CSE decides that currData in foo is dead. As everyone can see, the produced assembler does not touch the global register R3:R2. Making global reg vars volatile is iseless (gcc goesn' even warn about that and gcc doesn't even have a flag to tag a global reg volatile).

There are just (conditional) branches left that jump around and poll SFRs:

foo:
/* prologue: function */
/* frame size = 0 */
.L13:
   sbic 54-32,0     ;  12    *sbix_branch    [length = 2]
   rjmp .L13
.L10:
   sbis 54-32,0     ;  22    *sbix_branch    [length = 2]
   rjmp .L10
   rjmp .L13     ;  50    jump    [length = 1]
   .size    foo, .-foo

Global register variables can boost performance in embedded applications. It's a pitty that this is pretty much useless in "modern" gcc 4.x.


Oh, this is bad news :/
Is the problem only with global register allocations, or even with local ones?
Wouldn't the approach of having register subclasses and handling them with ad-hoc contraints
(like the road I took before) be a more universally working solution?

I didn't try that yet.


If fact, I introduced fine grained register classes (one class per GPR) for a new port of gcc 4.3.3 just for the same reason Jamie Prescott did: To have better control in inline asm. However, I didn't yet test how these fine grained classes work in inline assembler (so little time...).

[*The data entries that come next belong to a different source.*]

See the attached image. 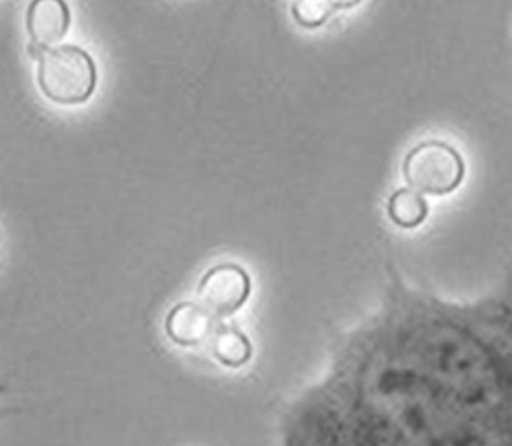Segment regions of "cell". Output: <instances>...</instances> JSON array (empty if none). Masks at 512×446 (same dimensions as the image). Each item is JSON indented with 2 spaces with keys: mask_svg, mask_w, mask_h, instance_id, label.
<instances>
[{
  "mask_svg": "<svg viewBox=\"0 0 512 446\" xmlns=\"http://www.w3.org/2000/svg\"><path fill=\"white\" fill-rule=\"evenodd\" d=\"M334 6L330 0H294L292 16L304 28H316L328 20Z\"/></svg>",
  "mask_w": 512,
  "mask_h": 446,
  "instance_id": "cell-8",
  "label": "cell"
},
{
  "mask_svg": "<svg viewBox=\"0 0 512 446\" xmlns=\"http://www.w3.org/2000/svg\"><path fill=\"white\" fill-rule=\"evenodd\" d=\"M404 180L420 194H448L464 176L460 154L446 142L426 140L416 144L402 164Z\"/></svg>",
  "mask_w": 512,
  "mask_h": 446,
  "instance_id": "cell-2",
  "label": "cell"
},
{
  "mask_svg": "<svg viewBox=\"0 0 512 446\" xmlns=\"http://www.w3.org/2000/svg\"><path fill=\"white\" fill-rule=\"evenodd\" d=\"M36 56V80L48 100L70 106L82 104L92 96L96 86V64L84 48L62 44Z\"/></svg>",
  "mask_w": 512,
  "mask_h": 446,
  "instance_id": "cell-1",
  "label": "cell"
},
{
  "mask_svg": "<svg viewBox=\"0 0 512 446\" xmlns=\"http://www.w3.org/2000/svg\"><path fill=\"white\" fill-rule=\"evenodd\" d=\"M250 294L248 274L234 264H220L210 268L198 284L200 304L214 316H228L236 312Z\"/></svg>",
  "mask_w": 512,
  "mask_h": 446,
  "instance_id": "cell-3",
  "label": "cell"
},
{
  "mask_svg": "<svg viewBox=\"0 0 512 446\" xmlns=\"http://www.w3.org/2000/svg\"><path fill=\"white\" fill-rule=\"evenodd\" d=\"M70 26V10L64 0H32L26 12L30 54L60 42Z\"/></svg>",
  "mask_w": 512,
  "mask_h": 446,
  "instance_id": "cell-4",
  "label": "cell"
},
{
  "mask_svg": "<svg viewBox=\"0 0 512 446\" xmlns=\"http://www.w3.org/2000/svg\"><path fill=\"white\" fill-rule=\"evenodd\" d=\"M212 354L226 366L238 368L252 356L250 340L232 326H216L212 332Z\"/></svg>",
  "mask_w": 512,
  "mask_h": 446,
  "instance_id": "cell-6",
  "label": "cell"
},
{
  "mask_svg": "<svg viewBox=\"0 0 512 446\" xmlns=\"http://www.w3.org/2000/svg\"><path fill=\"white\" fill-rule=\"evenodd\" d=\"M428 214V204L414 188H398L388 200V216L402 228H416Z\"/></svg>",
  "mask_w": 512,
  "mask_h": 446,
  "instance_id": "cell-7",
  "label": "cell"
},
{
  "mask_svg": "<svg viewBox=\"0 0 512 446\" xmlns=\"http://www.w3.org/2000/svg\"><path fill=\"white\" fill-rule=\"evenodd\" d=\"M166 334L180 346H196L214 332V314L202 304L180 302L166 316Z\"/></svg>",
  "mask_w": 512,
  "mask_h": 446,
  "instance_id": "cell-5",
  "label": "cell"
},
{
  "mask_svg": "<svg viewBox=\"0 0 512 446\" xmlns=\"http://www.w3.org/2000/svg\"><path fill=\"white\" fill-rule=\"evenodd\" d=\"M360 0H330V4L334 6V8H352V6H356Z\"/></svg>",
  "mask_w": 512,
  "mask_h": 446,
  "instance_id": "cell-9",
  "label": "cell"
}]
</instances>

All what I can say is that register allocation works fine and there are no performance losses due to the bulk of reg classes...at least with libs and testsuite, the conpiler never ran on real-world code.

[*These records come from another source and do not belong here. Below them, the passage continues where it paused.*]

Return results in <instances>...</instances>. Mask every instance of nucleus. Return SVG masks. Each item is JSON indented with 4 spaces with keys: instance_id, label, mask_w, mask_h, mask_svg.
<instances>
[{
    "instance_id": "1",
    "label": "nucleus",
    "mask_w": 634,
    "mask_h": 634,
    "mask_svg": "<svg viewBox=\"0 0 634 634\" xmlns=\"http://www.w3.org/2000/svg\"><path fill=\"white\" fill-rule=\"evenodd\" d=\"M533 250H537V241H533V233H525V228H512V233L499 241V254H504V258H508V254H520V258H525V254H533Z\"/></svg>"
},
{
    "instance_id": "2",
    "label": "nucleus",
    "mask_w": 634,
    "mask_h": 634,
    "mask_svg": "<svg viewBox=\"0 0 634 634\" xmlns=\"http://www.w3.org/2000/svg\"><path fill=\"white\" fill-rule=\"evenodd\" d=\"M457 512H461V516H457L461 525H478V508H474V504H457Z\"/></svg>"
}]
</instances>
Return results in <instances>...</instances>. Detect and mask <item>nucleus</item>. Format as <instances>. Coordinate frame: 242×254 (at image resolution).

But I am sure that this approach won't help with the problems above like ICE in fwprop or optimizing away fixed registers.

One-class-per-reg could be helpful in the following scenario:

Suppose there is an assembler function which you want to call from C code. Providing a prototype and calling that function will make gcc emit some kind of call insn. The result is that every call-used reg must be assumed to be clobbered, but often such asm functions clobber much less regs. The idea is then to do a "transparent call", i.e. doing the call in inline asm so that gcc does not emit a call insn. Instead, you would list just the regs which the function clobbers and would have to pass/receive values in the GPRs the ABI tells.

This technique is used in many gcc backends, namely AVR. But it is not possible to use that approach from C+inline asm. Note that local register variables will occupy the register for *all* of the function, which is not what you want. You just want a constraint to tell which value to go where.